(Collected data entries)
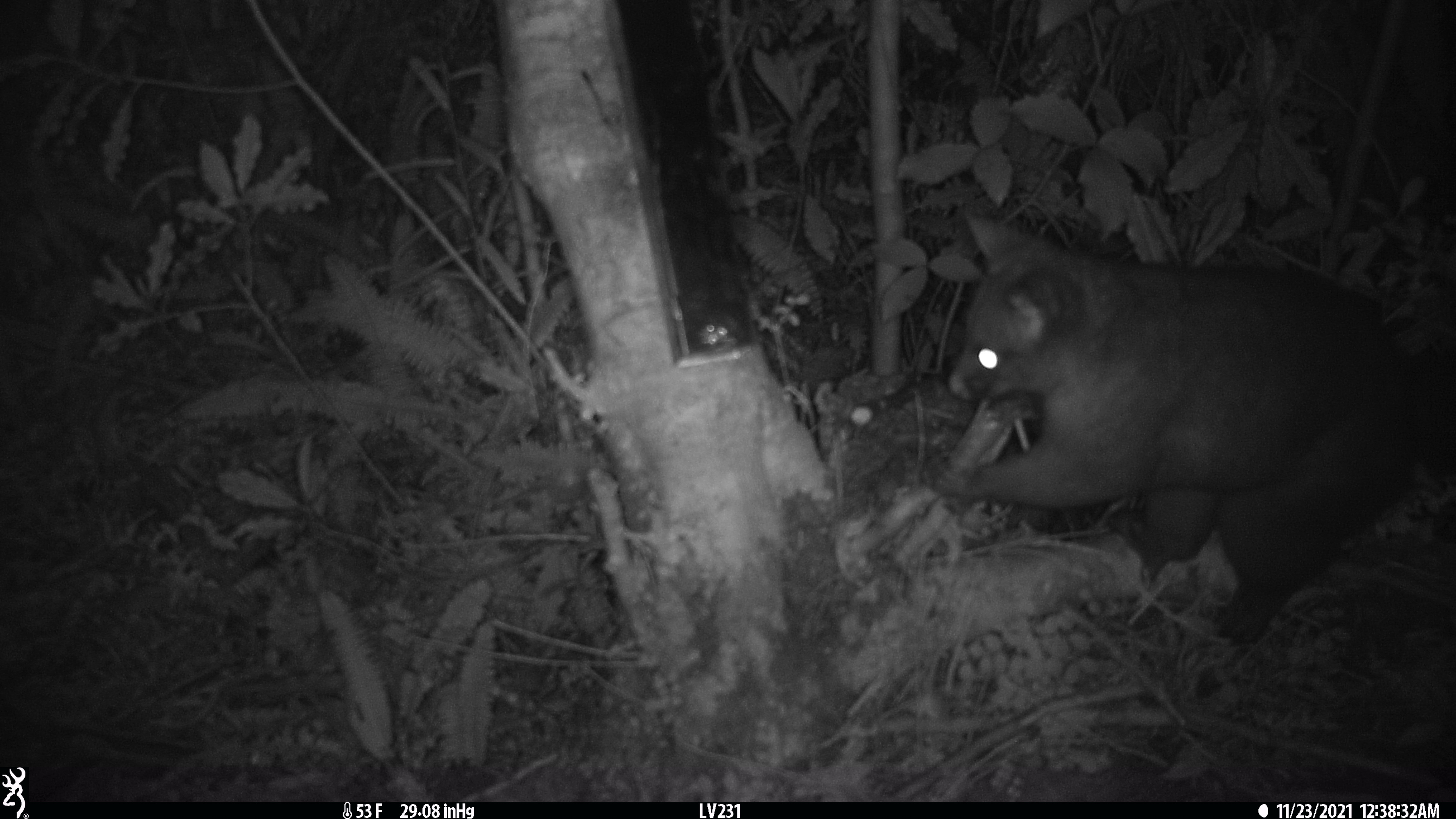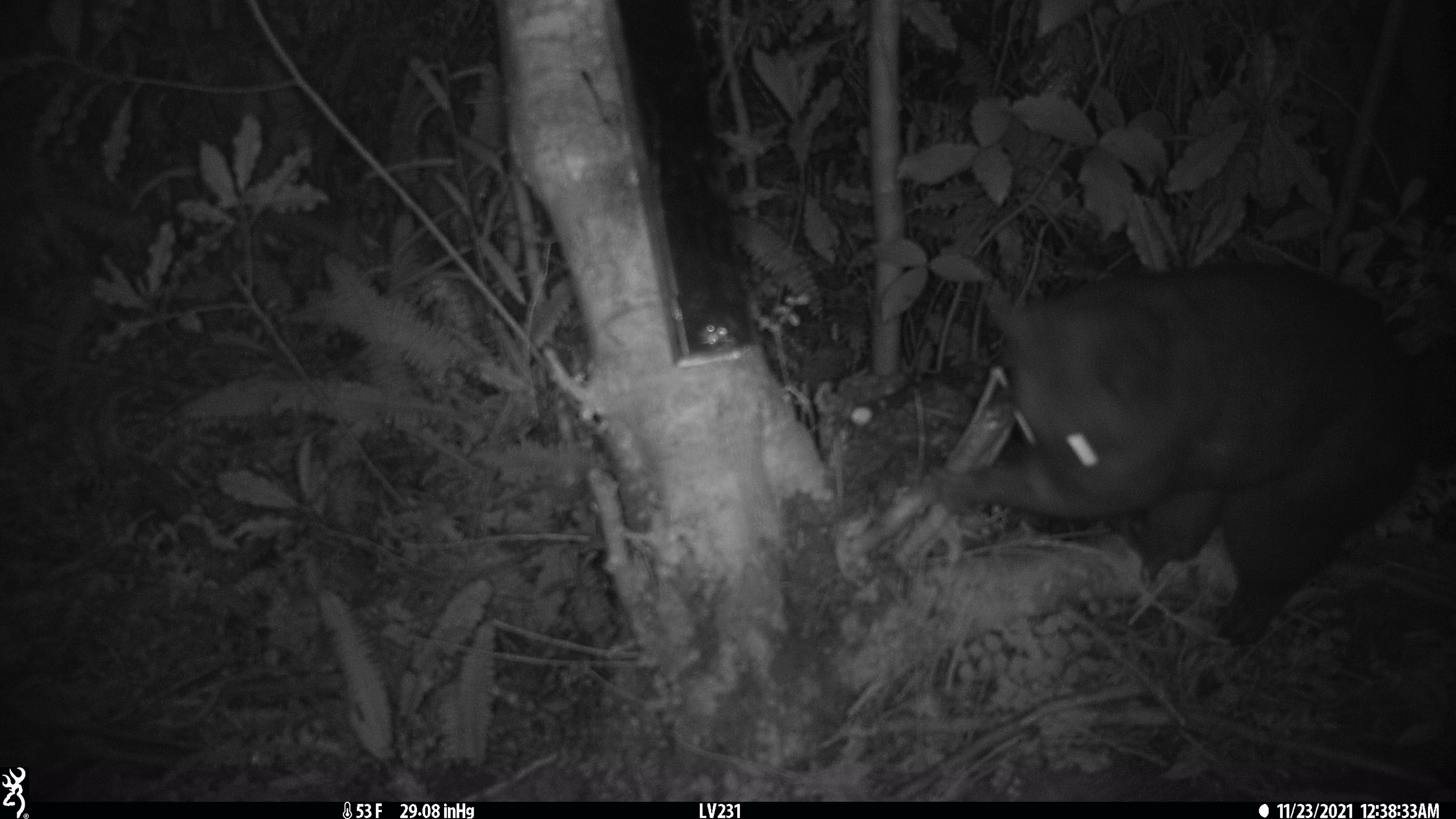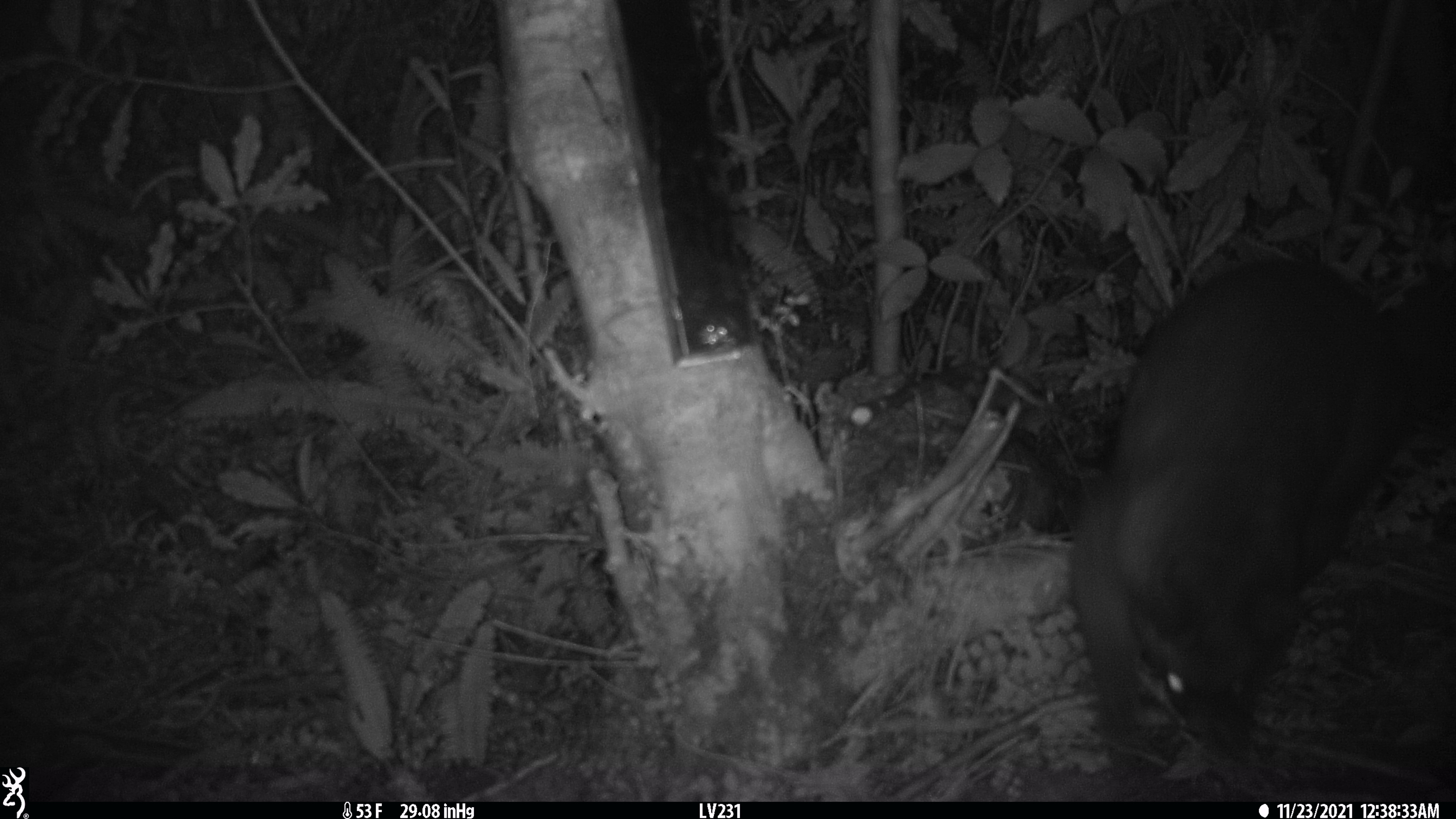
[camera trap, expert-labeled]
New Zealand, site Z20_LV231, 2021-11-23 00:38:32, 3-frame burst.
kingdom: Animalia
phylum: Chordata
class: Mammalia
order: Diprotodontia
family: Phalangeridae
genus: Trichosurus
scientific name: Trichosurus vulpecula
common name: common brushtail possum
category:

Task: Repeat exactly, and only, the lines from the line containing "class: Mammalia" through the last line of the records above, both included.

Reply to the exercise:
class: Mammalia
order: Diprotodontia
family: Phalangeridae
genus: Trichosurus
scientific name: Trichosurus vulpecula
common name: common brushtail possum
category:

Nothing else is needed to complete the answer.